**Try it**
Format every line of the items below as a Markdown table with two columns, Row (the line's number) and Text (the line itself), skipping blank lines. Leave the pictures out of your answer.

Data pulled from a collection
•••

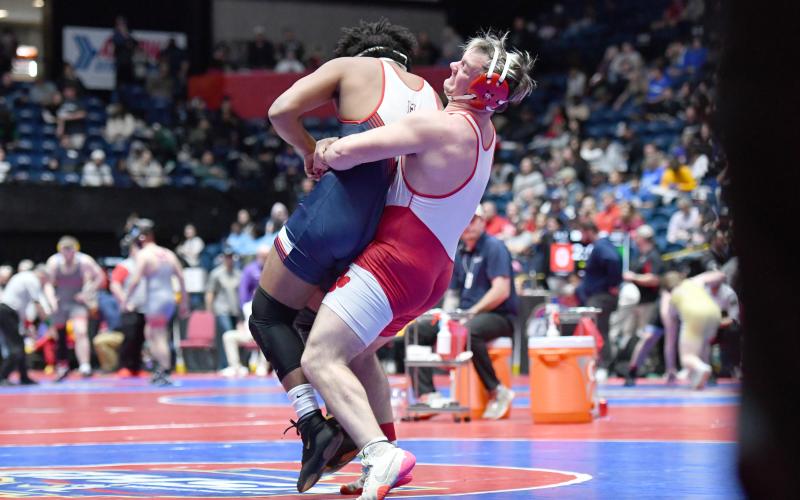 Wade Cheek/The Clayton Tribune. Senior wrestler Tucker Buchanan goes for a takedown slam of a Mt. Pisgah opponent in the quarterfinal of this year’s GHSA Traditional Wrestling tournament. Buchanan placed second in the 215-pound division of Georgia Class A-DI.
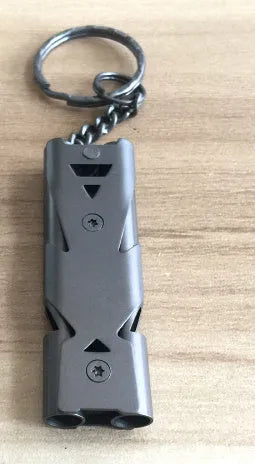 Compact keychain whistle in black and silver with keychain attachment for portable emergency signalling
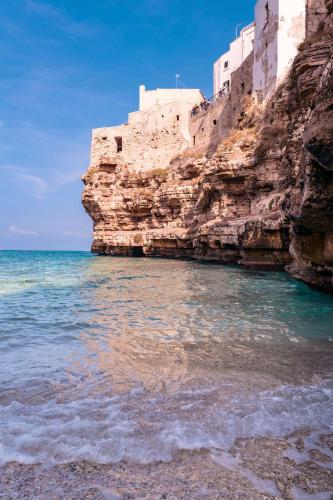 a castle on a cliff next to the ocean at Quattro Perle in Polignano a Mare
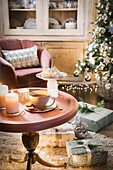 Runder Tisch mit Kerzen und Kaffeetasse in weihnachtlich geschmücktem Wohnzimmer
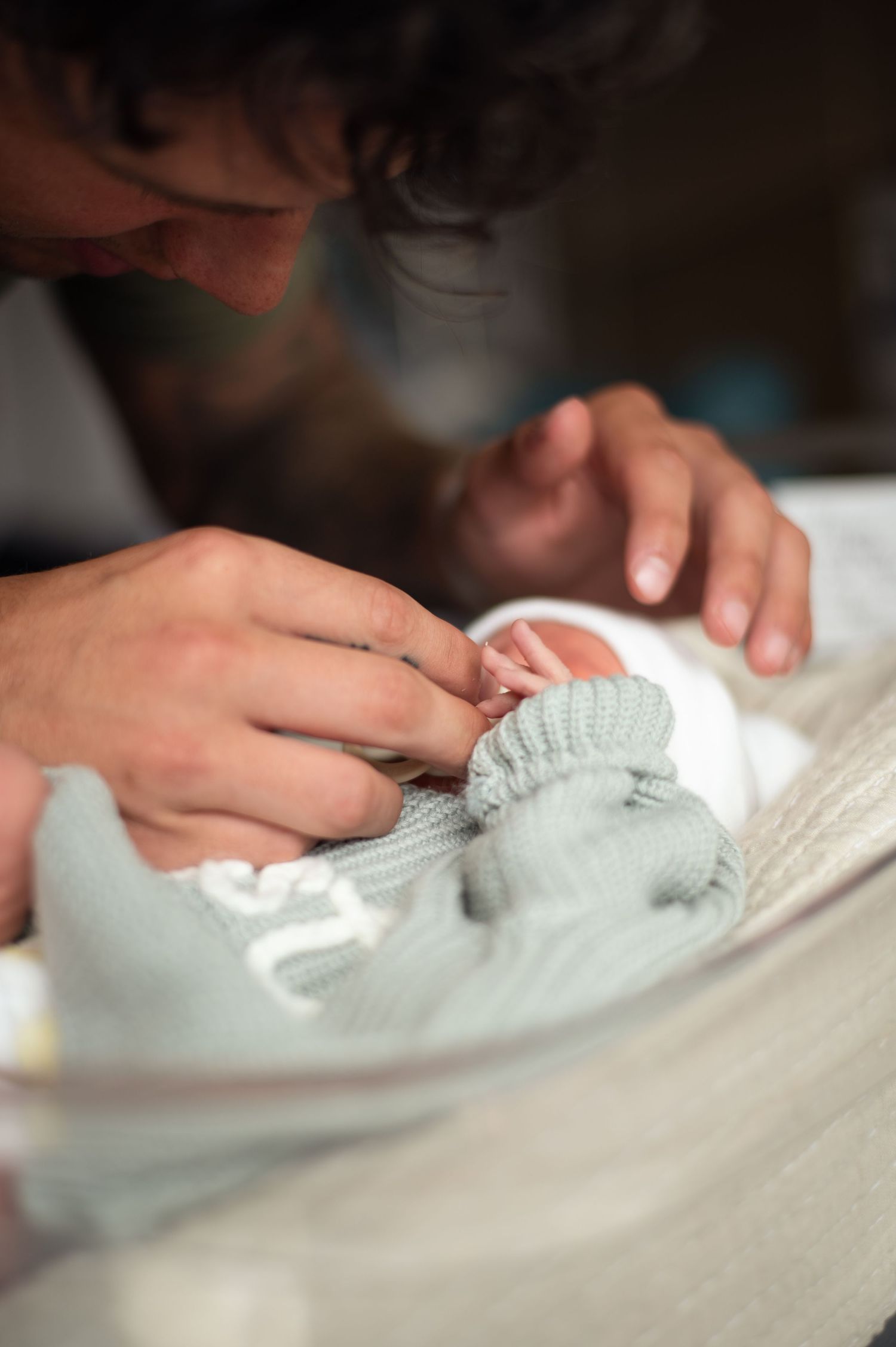 Parent tenderly holding newborn baby's tiny hand, wrapped in soft mint green knit blanket in hospital bassinet.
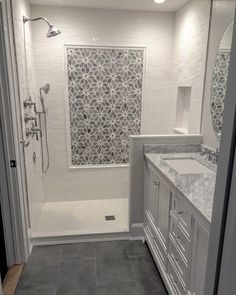 a bathroom with two sinks and a bathtub next to a walk - in shower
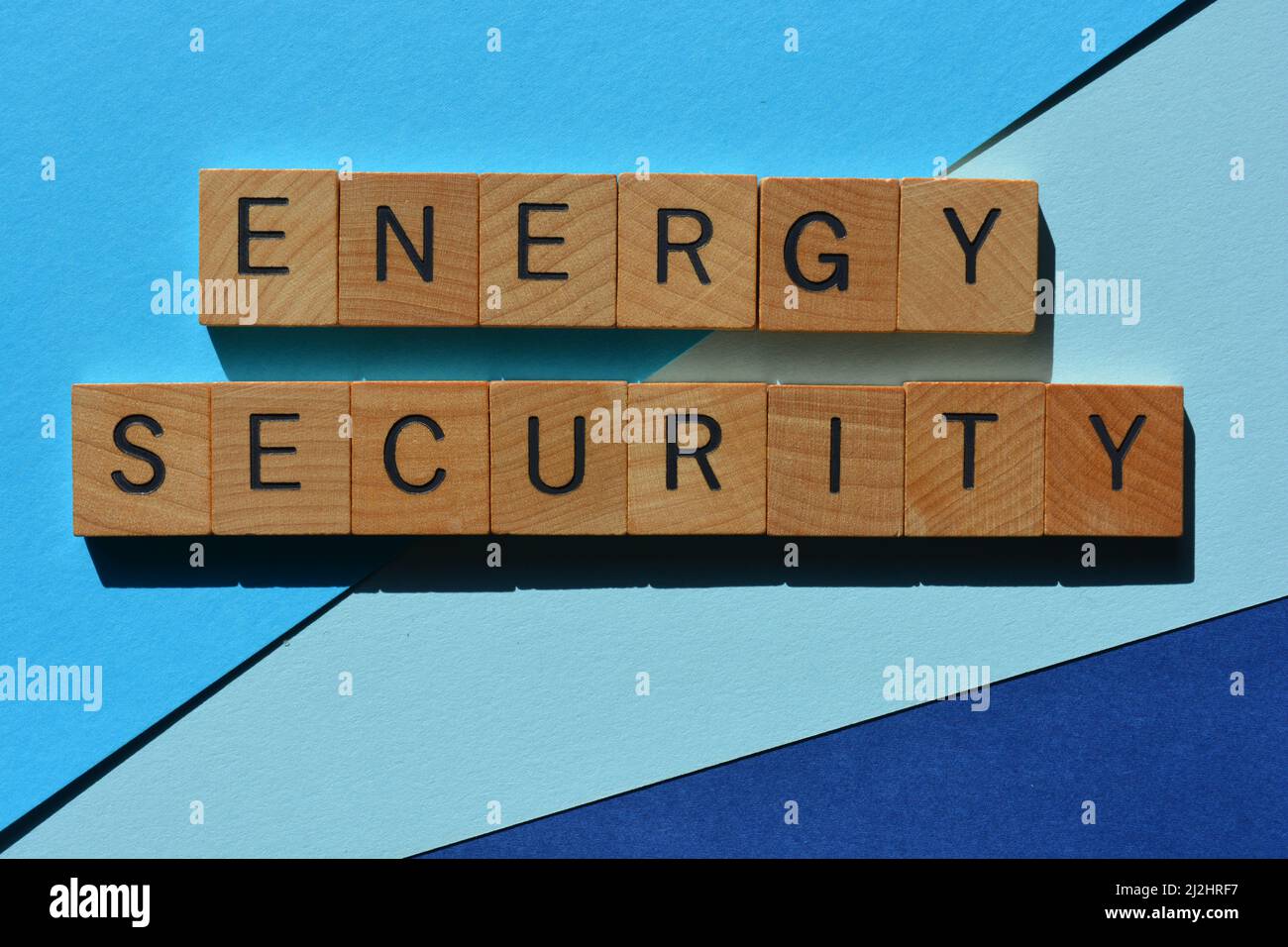 Energy Security, parole in lettere di legno isolate su sfondo blu Foto Stock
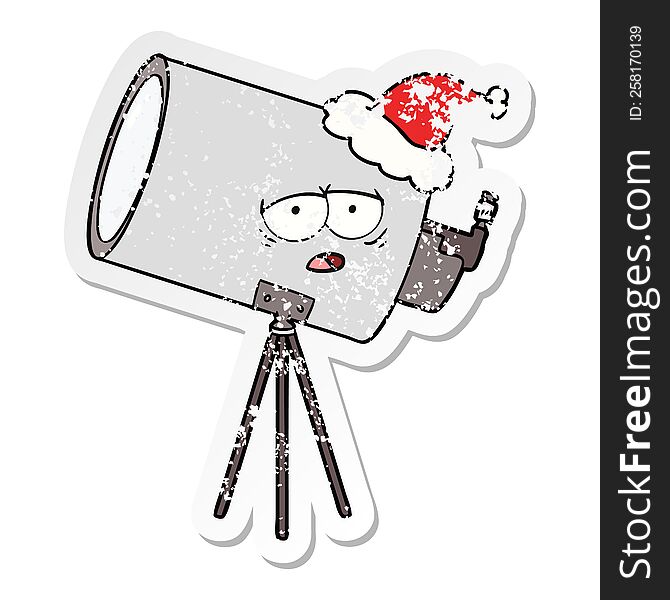 hand drawn distressed sticker cartoon of a bored telescope with face wearing santa hat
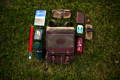 flat lay of a premium mesabi range daypack with an assortment of goods around it such as a hat, waterbottle, pocket folio and book.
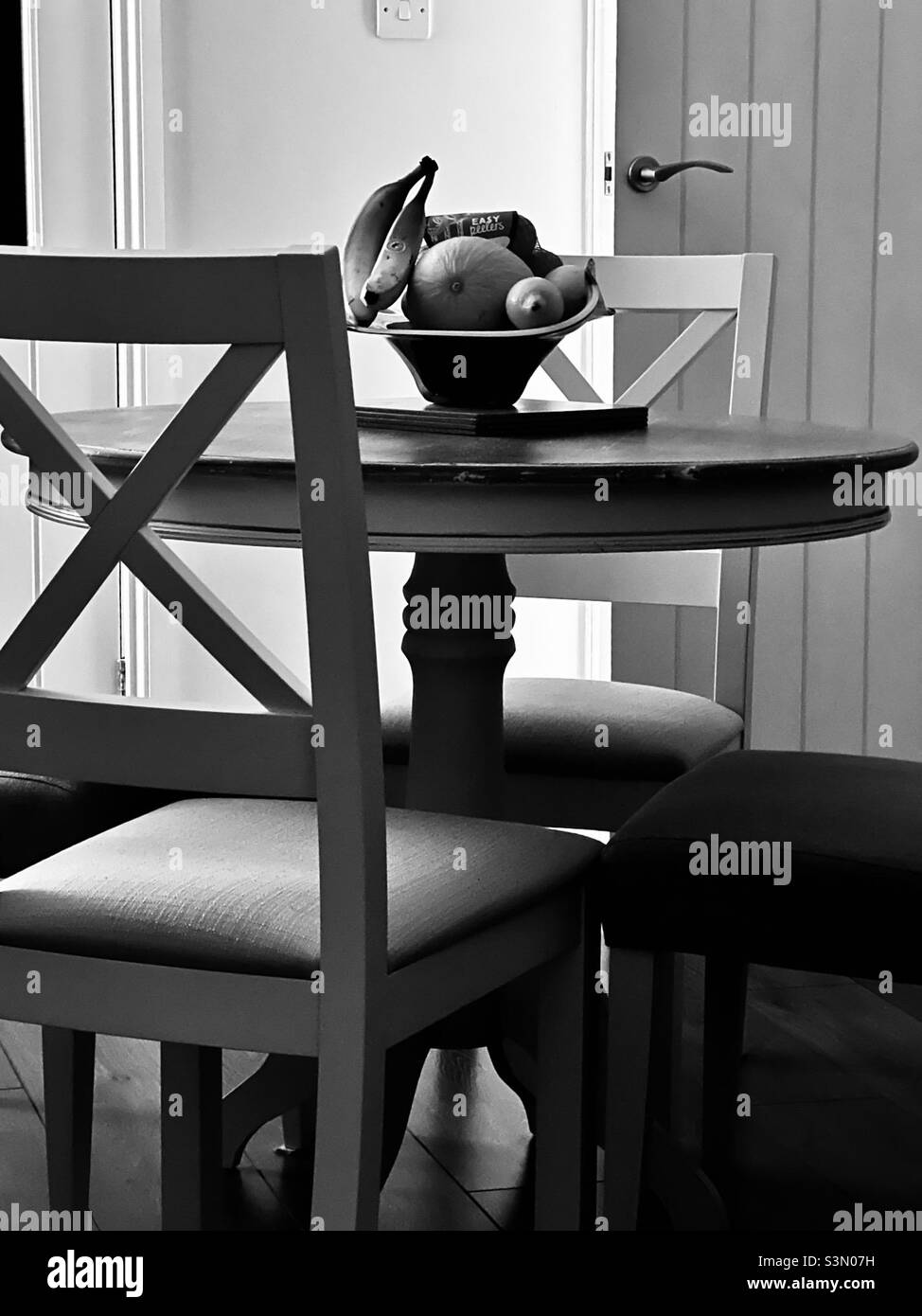 Black and white image of a furniture arrangement with fruit bowl - Smartphone Captured Stock Image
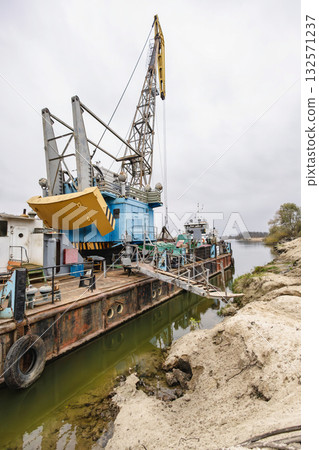A large crane is positioned on a barge at a river construction site, with equipment lined up for operation on a cloudy day A large crane is positioned on a barge at a river construction site, with equipment lined up for operation on a cloudy day 132571237
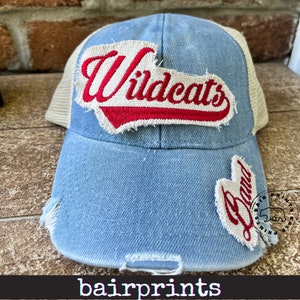 May include: Light blue distressed trucker hat with a white mesh back. The hat features a red and white embroidered "Wildcats" patch and a smaller "Band" patch. The brim is slightly distressed. The text "bairprints" is at the bottom.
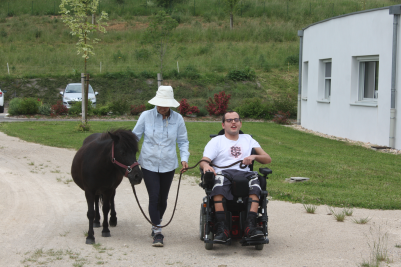 Un handicapé moteur sur un fauteuil roulant promène un poney en compagnie de Marie-Noëlle Gachet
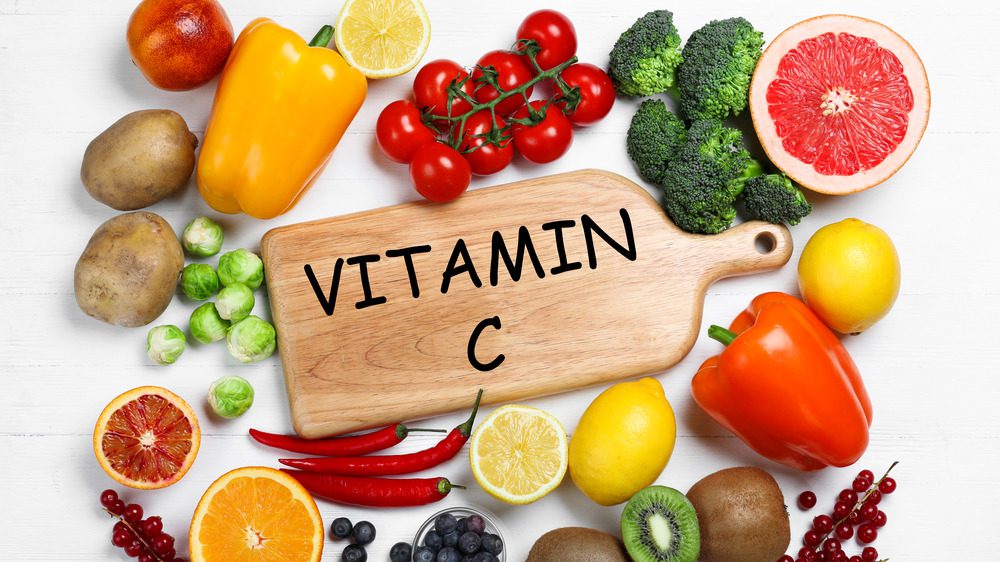витамин с на доске в окружении овощей и фруктов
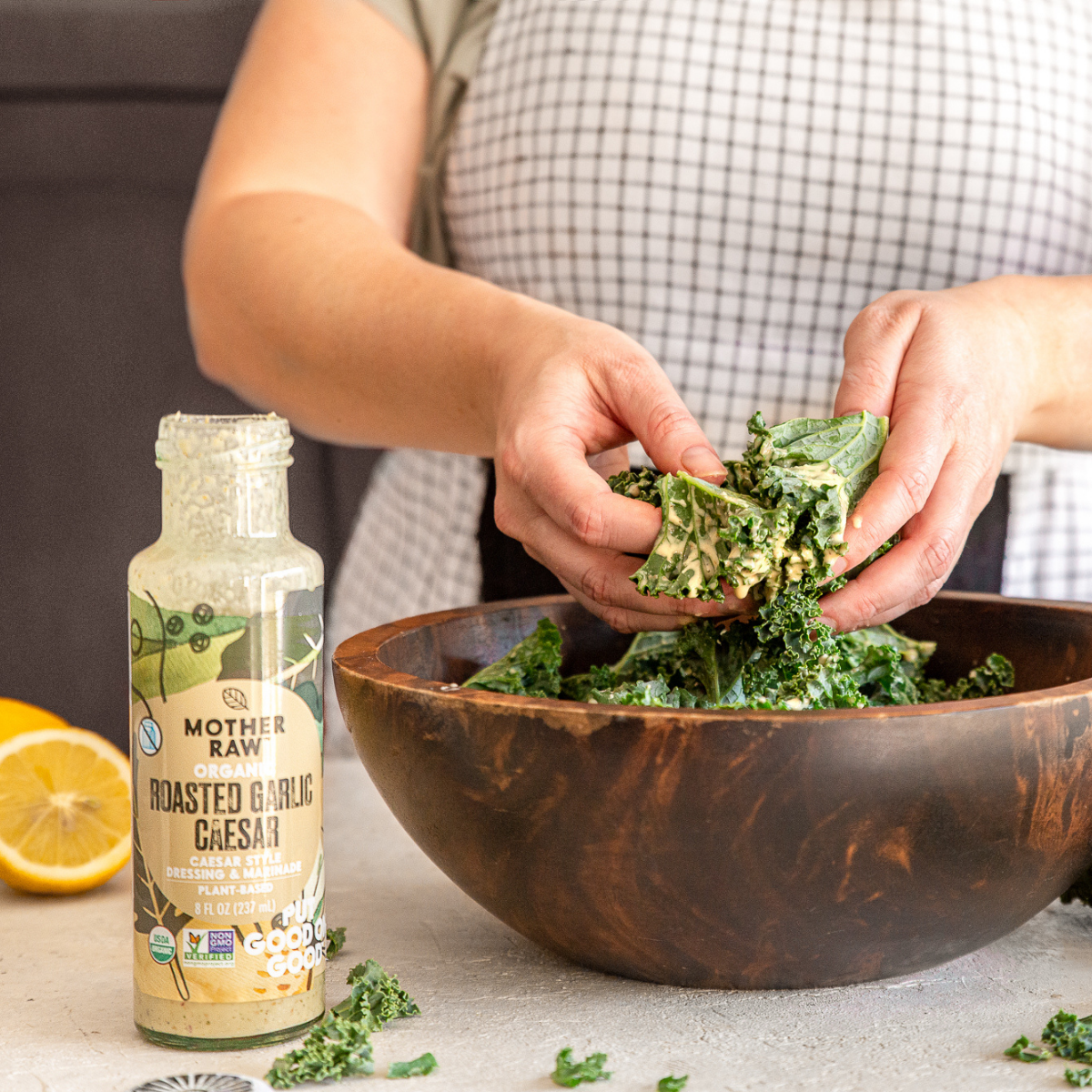 Roasted Garlic Caesar Dressing Bottle with women mixing kale in a salad bowl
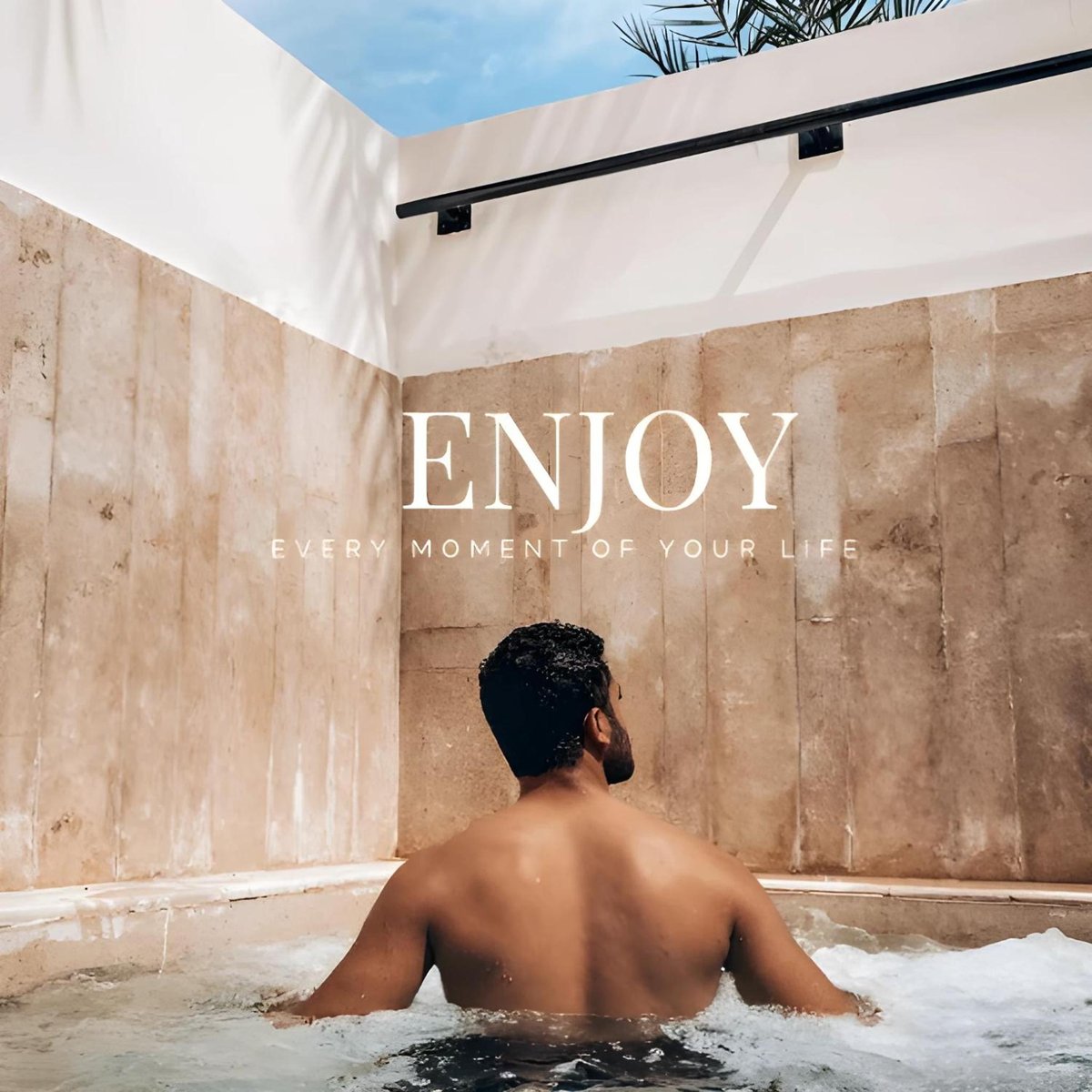 Retac Qunay Dahab Resort & Spa hot tub with a seated guest and stone walls.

•••

**Response to the exercise**
| Row | Text |
|---|---|
| 1 |  Wade Cheek/The Clayton Tribune. Senior wrestler Tucker Buchanan goes for a takedown slam of a Mt. Pisgah opponent in the quarterfinal of this year’s GHSA Traditional Wrestling tournament. Buchanan placed second in the 215-pound division of Georgia Class A-DI. |
| 2 |  Compact keychain whistle in black and silver with keychain attachment for portable emergency signalling |
| 3 |  a castle on a cliff next to the ocean at Quattro Perle in Polignano a Mare |
| 4 |  Runder Tisch mit Kerzen und Kaffeetasse in weihnachtlich geschmücktem Wohnzimmer |
| 5 |  Parent tenderly holding newborn baby's tiny hand, wrapped in soft mint green knit blanket in hospital bassinet. |
| 6 |  a bathroom with two sinks and a bathtub next to a walk - in shower |
| 7 |  Energy Security, parole in lettere di legno isolate su sfondo blu Foto Stock |
| 8 |  hand drawn distressed sticker cartoon of a bored telescope with face wearing santa hat |
| 9 |  flat lay of a premium mesabi range daypack with an assortment of goods around it such as a hat, waterbottle, pocket folio and book. |
| 10 |  Black and white image of a furniture arrangement with fruit bowl - Smartphone Captured Stock Image |
| 11 | A large crane is positioned on a barge at a river construction site, with equipment lined up for operation on a cloudy day A large crane is positioned on a barge at a river construction site, with equipment lined up for operation on a cloudy day 132571237 |
| 12 |  May include: Light blue distressed trucker hat with a white mesh back. The hat features a red and white embroidered "Wildcats" patch and a smaller "Band" patch. The brim is slightly distressed. The text "bairprints" is at the bottom. |
| 13 |  Un handicapé moteur sur un fauteuil roulant promène un poney en compagnie de Marie-Noëlle Gachet |
| 14 | витамин с на доске в окружении овощей и фруктов |
| 15 |  Roasted Garlic Caesar Dressing Bottle with women mixing kale in a salad bowl |
| 16 |  Retac Qunay Dahab Resort & Spa hot tub with a seated guest and stone walls. |